• **Goal of the exercise**:
Beneath this sentence is a listing. Return its lines from the one containing "this 1280×899 image." through the last, exactly, and omit the pictures.

• **Records**:
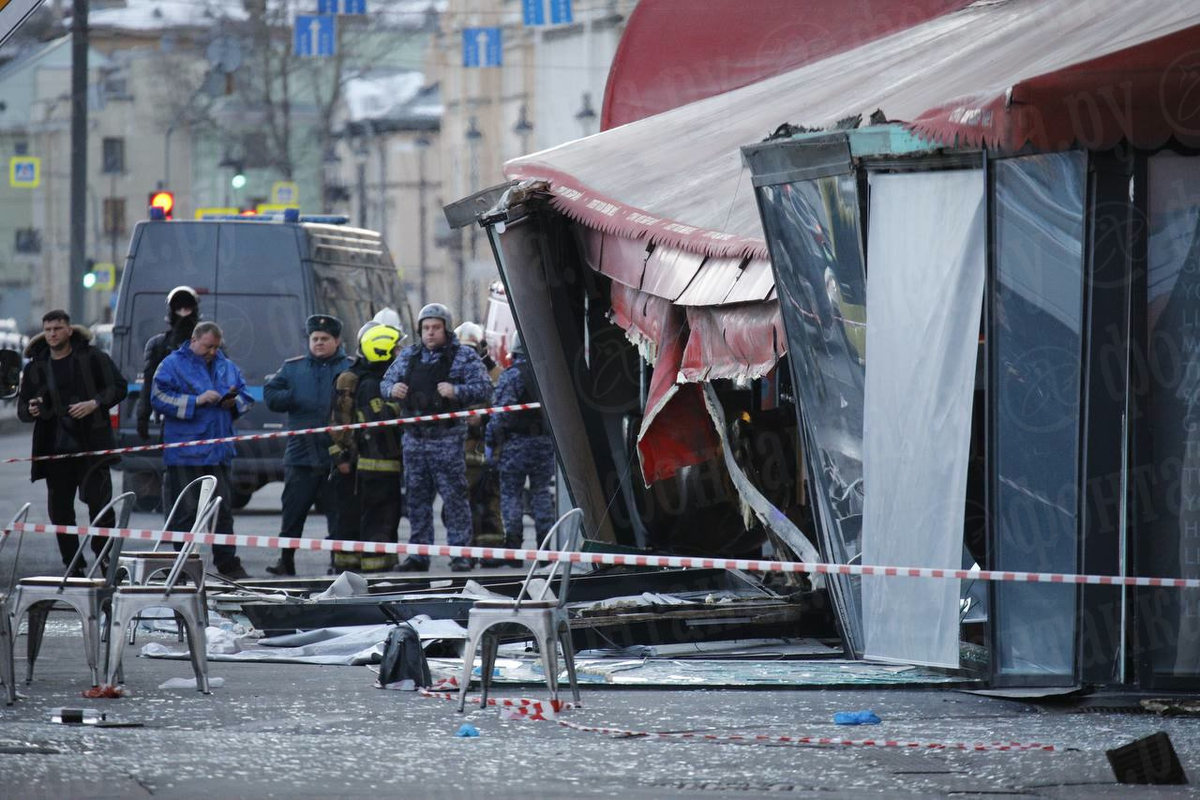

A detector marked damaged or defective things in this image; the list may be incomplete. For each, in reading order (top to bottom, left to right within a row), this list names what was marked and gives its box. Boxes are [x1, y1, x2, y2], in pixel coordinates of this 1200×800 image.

shattered glass panel [753, 175, 868, 657]
damaged building facade [456, 0, 1200, 690]
shattered glass panel [988, 149, 1084, 681]
shattered glass panel [1137, 151, 1200, 681]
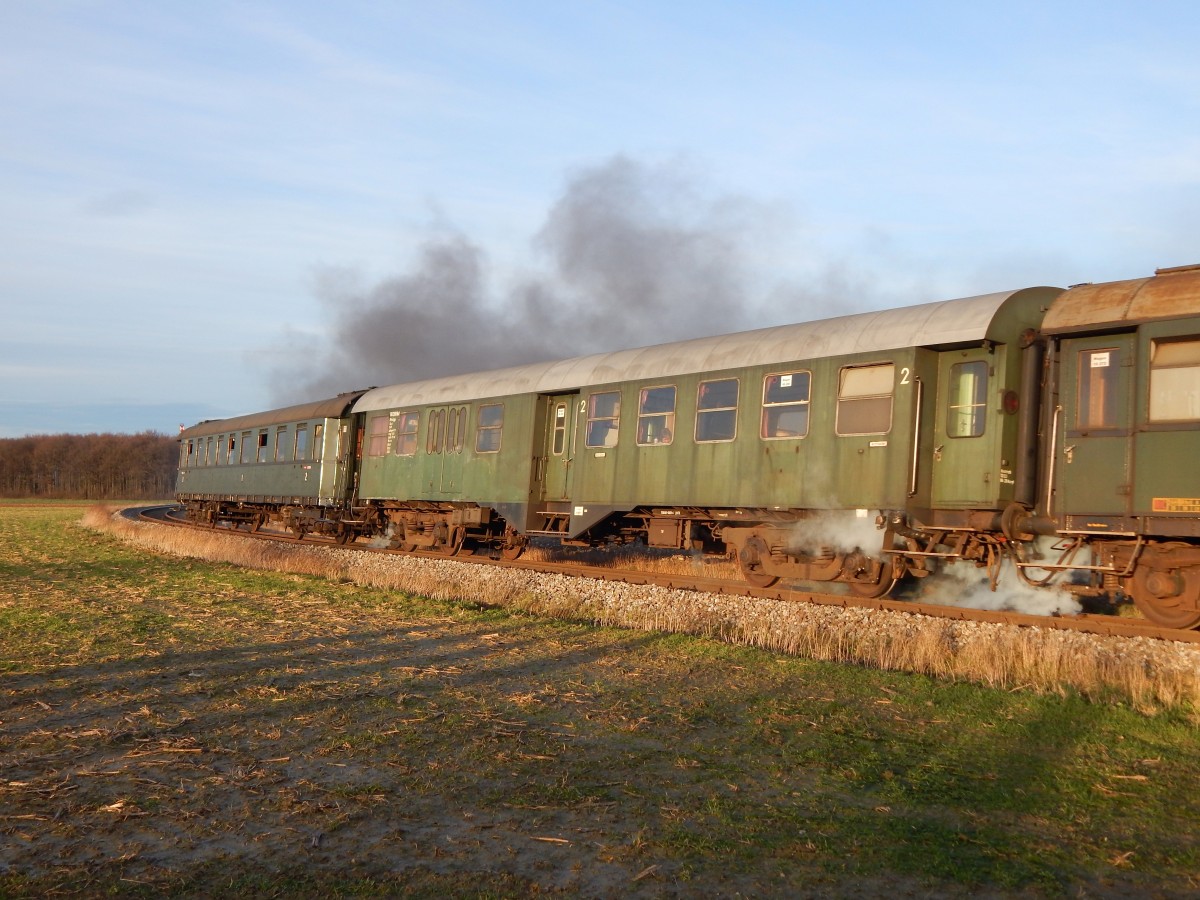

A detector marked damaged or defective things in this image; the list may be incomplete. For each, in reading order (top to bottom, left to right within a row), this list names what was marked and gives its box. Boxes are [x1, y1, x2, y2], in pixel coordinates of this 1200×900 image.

rusty rail track [136, 506, 1192, 648]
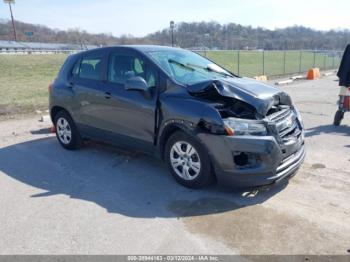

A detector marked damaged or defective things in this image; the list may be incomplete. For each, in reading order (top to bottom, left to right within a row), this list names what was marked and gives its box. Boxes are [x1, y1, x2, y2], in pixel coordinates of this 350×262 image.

crumpled front hood [187, 76, 292, 116]
damaged chevrolet trax [50, 45, 306, 188]
broken headlight [223, 117, 266, 136]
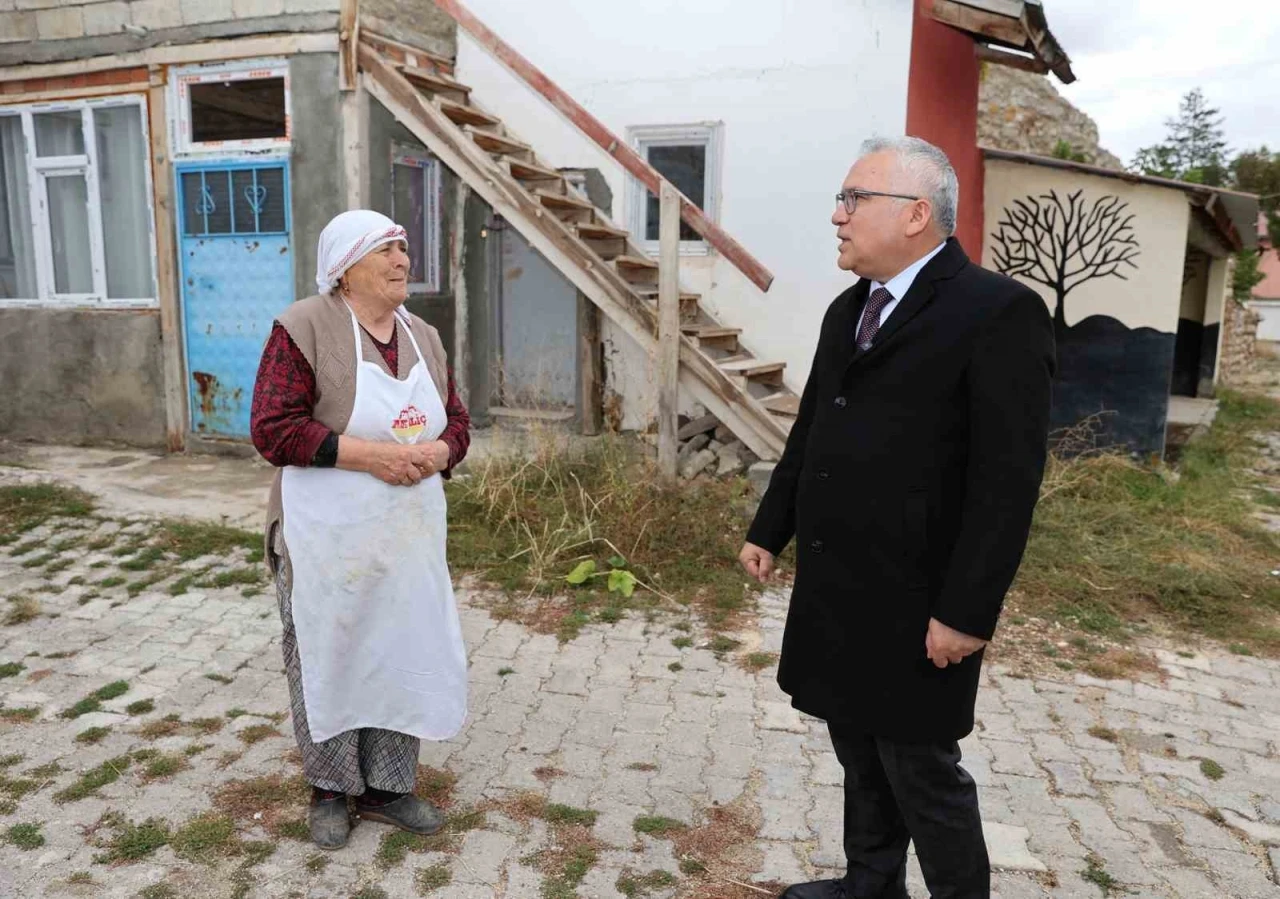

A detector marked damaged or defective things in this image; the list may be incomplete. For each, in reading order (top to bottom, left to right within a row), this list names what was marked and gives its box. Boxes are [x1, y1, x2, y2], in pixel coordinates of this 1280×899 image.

damaged wall [0, 310, 166, 450]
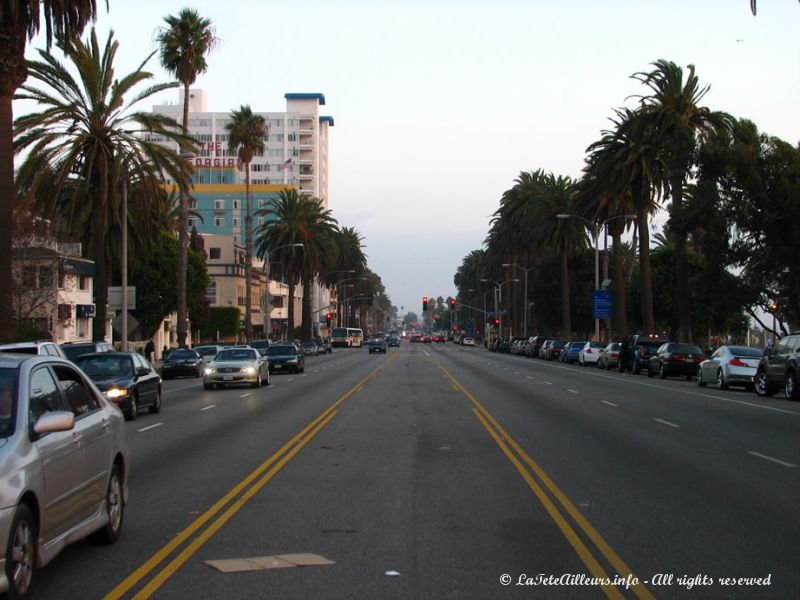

• **Your response**:
A detector marked damaged or defective things in this image; the list may be incomplete. For each, in reading order (top to bottom, left to right within a row), this list names what was marked and gives its box. Boxes are [x1, y1, x2, y2], in pixel coordinates of this 1280×899 image.

damaged wall [0, 310, 166, 450]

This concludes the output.